/---
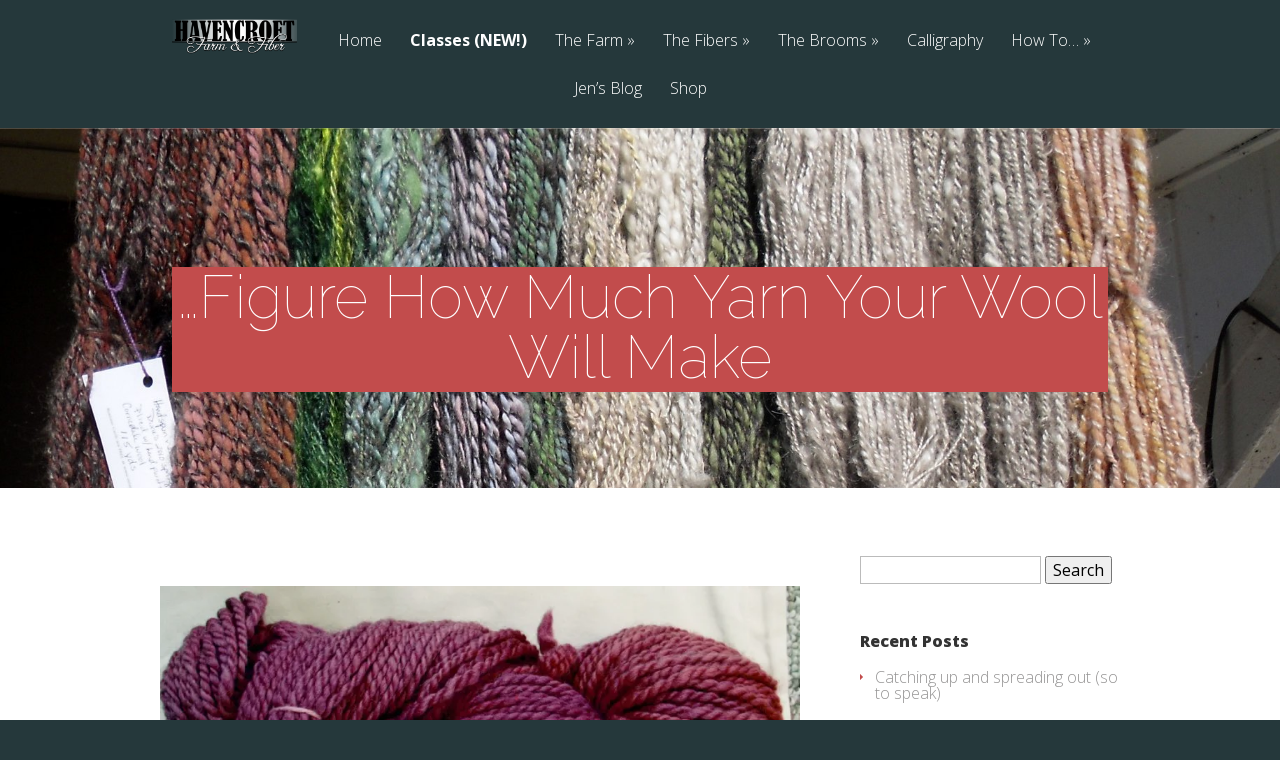

--- FILE ---
content_type: text/css
request_url: https://www.havencroftfarm.com/wp-content/et-cache/global/et-customizer-global-17622317232115.min.css
body_size: -27
content:
#top-area h1.title{color:#fff;background-color:#c24c4c;margin:12px}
\---
## Task objective
Repeat the records word for word. Leave out whatever pictures they hold.

## Response to this exercise
--- FILE ---
content_type: text/css
request_url: https://www.havencroftfarm.com/wp-content/et-cache/global/et-customizer-global-17622317232115.min.css
body_size: -27
content:
#top-area h1.title{color:#fff;background-color:#c24c4c;margin:12px}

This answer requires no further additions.